EL CONFLICTO TIBETANO
 

El Tibet ha sido un país que ha sufrido numerosas invasiones por parte de sus vecinos chinos, mogoles (fueron quienes cedieron el poder a los Dalai Lama), manchúes, nepalíes e incluso de Inglaterra; en la primera parte del siglo XX se han repetido los intentos de ocupación del Tibet, por parte de China, que culminaron con la anexión definitiva en 1949.

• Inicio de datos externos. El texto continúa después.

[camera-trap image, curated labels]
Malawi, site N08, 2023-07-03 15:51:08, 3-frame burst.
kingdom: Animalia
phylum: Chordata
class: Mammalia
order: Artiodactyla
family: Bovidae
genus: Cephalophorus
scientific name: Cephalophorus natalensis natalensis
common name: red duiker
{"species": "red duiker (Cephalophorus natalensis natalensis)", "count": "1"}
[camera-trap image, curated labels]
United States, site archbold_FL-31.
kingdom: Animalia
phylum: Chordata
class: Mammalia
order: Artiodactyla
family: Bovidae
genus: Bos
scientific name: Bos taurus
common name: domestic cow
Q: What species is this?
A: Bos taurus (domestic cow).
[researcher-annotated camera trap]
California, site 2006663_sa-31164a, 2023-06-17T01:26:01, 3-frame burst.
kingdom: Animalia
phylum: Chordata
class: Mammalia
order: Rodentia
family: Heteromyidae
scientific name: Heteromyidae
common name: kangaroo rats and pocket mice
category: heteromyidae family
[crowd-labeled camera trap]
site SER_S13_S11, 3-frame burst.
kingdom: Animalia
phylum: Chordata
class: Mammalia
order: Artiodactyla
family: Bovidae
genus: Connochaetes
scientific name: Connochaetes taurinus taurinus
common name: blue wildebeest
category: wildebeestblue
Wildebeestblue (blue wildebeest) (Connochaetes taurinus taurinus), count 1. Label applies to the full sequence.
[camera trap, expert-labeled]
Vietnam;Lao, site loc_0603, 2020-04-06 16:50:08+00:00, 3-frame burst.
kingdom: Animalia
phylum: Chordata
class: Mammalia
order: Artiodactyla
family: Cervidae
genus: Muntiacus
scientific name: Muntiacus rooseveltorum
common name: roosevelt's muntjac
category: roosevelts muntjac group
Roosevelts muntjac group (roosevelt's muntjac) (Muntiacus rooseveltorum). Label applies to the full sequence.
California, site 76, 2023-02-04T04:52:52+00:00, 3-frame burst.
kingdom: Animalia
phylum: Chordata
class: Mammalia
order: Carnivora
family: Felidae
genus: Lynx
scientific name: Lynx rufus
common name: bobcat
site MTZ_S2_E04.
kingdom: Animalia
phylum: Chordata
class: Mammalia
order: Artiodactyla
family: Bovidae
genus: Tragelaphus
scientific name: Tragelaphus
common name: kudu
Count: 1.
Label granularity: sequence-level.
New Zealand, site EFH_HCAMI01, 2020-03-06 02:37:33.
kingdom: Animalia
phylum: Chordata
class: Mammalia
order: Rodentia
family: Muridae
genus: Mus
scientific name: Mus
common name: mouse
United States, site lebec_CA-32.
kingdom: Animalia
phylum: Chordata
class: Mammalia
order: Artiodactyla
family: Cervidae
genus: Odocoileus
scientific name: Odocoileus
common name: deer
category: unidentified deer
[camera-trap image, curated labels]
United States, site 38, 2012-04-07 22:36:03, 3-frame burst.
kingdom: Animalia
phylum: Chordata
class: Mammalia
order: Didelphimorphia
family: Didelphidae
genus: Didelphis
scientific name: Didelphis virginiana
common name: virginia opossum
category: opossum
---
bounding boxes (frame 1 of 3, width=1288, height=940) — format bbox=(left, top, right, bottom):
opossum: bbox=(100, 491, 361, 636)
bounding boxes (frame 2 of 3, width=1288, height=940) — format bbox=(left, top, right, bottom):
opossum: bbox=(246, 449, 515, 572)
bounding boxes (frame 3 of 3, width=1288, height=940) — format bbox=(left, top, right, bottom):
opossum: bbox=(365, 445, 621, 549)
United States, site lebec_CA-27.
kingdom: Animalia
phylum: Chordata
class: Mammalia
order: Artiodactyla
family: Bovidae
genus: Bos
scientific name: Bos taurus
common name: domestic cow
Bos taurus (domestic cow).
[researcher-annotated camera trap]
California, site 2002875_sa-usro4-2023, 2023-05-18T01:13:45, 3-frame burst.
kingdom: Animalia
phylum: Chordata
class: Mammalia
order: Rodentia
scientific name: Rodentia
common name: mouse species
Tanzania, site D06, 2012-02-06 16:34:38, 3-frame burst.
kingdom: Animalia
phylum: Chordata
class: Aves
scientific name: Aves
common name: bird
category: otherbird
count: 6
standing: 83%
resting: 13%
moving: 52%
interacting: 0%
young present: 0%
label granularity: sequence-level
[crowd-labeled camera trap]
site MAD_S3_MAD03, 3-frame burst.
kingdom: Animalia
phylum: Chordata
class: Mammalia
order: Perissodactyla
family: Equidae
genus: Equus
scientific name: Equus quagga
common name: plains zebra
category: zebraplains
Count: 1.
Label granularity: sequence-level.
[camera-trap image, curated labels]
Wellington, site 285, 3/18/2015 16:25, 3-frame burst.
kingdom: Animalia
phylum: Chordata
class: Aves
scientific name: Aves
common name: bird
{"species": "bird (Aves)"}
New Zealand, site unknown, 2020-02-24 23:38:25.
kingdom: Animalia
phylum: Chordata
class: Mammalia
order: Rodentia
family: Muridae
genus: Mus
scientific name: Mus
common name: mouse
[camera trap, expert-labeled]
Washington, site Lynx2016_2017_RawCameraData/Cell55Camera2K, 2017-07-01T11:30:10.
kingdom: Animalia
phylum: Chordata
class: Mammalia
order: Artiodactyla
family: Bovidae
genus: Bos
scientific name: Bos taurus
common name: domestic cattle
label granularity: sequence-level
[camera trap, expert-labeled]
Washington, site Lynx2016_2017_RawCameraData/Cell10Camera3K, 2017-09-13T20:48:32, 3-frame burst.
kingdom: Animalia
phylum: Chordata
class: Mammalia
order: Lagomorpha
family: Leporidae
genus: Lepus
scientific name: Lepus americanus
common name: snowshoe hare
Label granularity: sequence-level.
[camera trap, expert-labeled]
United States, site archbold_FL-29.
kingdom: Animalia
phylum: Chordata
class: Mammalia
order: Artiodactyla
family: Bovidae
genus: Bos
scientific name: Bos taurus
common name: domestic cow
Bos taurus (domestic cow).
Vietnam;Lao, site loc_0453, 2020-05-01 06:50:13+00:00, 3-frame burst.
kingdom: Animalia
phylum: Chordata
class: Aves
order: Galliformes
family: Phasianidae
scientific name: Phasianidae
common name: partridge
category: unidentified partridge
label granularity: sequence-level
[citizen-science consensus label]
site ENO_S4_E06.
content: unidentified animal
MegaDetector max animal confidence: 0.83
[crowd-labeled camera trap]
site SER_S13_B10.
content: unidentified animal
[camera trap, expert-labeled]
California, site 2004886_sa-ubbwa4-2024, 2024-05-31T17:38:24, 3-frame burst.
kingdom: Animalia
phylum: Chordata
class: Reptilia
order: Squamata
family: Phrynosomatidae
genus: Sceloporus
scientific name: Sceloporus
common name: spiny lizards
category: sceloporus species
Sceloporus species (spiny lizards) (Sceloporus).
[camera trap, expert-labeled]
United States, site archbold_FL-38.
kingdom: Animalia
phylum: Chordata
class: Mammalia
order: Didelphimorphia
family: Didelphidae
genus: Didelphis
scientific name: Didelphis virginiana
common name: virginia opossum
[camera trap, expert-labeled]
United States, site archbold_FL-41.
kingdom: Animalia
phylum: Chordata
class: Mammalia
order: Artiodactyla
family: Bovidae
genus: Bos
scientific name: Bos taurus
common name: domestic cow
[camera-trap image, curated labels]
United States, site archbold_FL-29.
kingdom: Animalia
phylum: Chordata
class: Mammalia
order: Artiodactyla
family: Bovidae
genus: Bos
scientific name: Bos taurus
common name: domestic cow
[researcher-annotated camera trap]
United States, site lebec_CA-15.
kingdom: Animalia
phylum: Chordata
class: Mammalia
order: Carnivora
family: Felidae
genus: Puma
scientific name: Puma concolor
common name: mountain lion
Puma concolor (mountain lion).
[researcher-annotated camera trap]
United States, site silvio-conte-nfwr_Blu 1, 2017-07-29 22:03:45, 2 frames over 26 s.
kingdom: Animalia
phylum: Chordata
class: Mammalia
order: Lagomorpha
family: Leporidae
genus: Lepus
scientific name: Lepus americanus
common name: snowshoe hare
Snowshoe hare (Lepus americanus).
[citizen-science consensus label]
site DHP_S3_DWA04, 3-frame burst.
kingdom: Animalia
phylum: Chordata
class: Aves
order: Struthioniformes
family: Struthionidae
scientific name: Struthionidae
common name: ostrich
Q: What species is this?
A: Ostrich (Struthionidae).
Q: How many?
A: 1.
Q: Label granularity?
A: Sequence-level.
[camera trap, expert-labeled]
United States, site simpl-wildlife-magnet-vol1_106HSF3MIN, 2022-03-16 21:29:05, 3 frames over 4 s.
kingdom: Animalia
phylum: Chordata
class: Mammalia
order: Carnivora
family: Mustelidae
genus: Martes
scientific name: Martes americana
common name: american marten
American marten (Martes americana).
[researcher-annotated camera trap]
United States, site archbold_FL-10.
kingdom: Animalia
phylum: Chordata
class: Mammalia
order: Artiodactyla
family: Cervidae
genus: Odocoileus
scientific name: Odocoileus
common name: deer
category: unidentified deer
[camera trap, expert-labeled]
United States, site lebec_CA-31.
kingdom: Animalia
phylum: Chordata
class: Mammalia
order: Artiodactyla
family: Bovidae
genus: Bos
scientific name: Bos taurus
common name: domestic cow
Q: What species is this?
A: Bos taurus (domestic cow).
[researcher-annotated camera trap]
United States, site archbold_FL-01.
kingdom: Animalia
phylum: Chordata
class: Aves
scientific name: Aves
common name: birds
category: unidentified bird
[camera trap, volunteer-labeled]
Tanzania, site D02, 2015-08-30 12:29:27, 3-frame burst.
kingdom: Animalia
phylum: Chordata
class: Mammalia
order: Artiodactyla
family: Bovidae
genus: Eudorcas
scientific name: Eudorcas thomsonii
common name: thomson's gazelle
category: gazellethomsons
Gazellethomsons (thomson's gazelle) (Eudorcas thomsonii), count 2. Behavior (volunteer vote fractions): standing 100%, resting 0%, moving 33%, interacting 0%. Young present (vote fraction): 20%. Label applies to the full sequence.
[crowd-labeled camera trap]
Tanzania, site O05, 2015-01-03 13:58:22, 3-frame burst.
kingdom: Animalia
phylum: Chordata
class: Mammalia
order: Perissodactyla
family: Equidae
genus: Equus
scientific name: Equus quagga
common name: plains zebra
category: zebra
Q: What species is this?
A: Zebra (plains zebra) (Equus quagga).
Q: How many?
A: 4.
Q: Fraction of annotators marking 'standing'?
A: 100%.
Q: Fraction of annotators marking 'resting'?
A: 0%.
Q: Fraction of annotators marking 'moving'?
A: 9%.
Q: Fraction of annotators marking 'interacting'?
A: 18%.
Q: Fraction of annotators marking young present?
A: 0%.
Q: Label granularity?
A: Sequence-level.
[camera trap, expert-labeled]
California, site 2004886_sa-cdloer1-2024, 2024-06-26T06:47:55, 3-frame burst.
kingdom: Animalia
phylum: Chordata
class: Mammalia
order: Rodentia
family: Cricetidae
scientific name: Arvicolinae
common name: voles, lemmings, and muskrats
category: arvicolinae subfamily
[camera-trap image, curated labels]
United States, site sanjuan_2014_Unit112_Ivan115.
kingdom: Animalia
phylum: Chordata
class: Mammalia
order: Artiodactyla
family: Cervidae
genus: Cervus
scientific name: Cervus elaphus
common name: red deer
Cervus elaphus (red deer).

Inglaterra, que tuvo grandes intereses comerciales en la zona, fue mediadora, en un principio, del conflicto para dejar después las manos libres al gobierno chino. Así, los ingleses envían sus tropas al Tíbet, en 1904, para contrarrestar la creciente influencia rusa en la zona. El Dalai Lama huye a Mongolia permaneciendo en el exilio hasta 1911. En 1906 los ingleses ceden al imperio chino la soberanía en el Tibet a cambio del pago de una sustanciosa indemnización. Un año después, los gobiernos británico y ruso firman un acuerdo de no injerencia en los asuntos tibetanos. Pero los tibetanos no se resignan a la ocupación china y, en 1912, los expulsan proclamando su independencia, que se verá teóricamente refrendada dos años después en la conferencia que los gobiernos británico, chino y tibetano celebraron en Simla, donde se alcanza un acuerdo sobre las relaciones fronterizas. En 1918 se produce un nuevo intento de invasión por parte china. Con ayuda británica se acordó una tregua que fue rota con una nueva guerra entre 1931 y 1933, tras la cual el Tibet tuvo que ceder parte de su territorio. A pesar de todo el Tibet mantuvo su independencia hasta 1949, en la que se inicia la invasión definitiva de los chinos tras la revolución maoísta.
 


Foto: Salvador Martínez
(Del libro Laberintos - Madrid, 1986 ©)

 

LA INVASIÓN DEFINITIVA

En 1949 los nacionalistas de Chang Kai Chek abandonan su guarnición en Lhasa y la recién nacida República Popular China, liderada por Mao Tse Tung, inicia una obstinada reclamación territorial sobre el Tibet proclamando que «irán a liberar al Tibet de los invasores extranjeros y reintegrarlo a la Tierra Madre». China envía un ejército de 80.000 soldados que impone con facilidad un Acuerdo por la Liberalización Pacífica del Tibet, el cual confirió a dicho país la defensa y la representación en política exterior del Tibet dejando la política interior en manos del Dalai Lama.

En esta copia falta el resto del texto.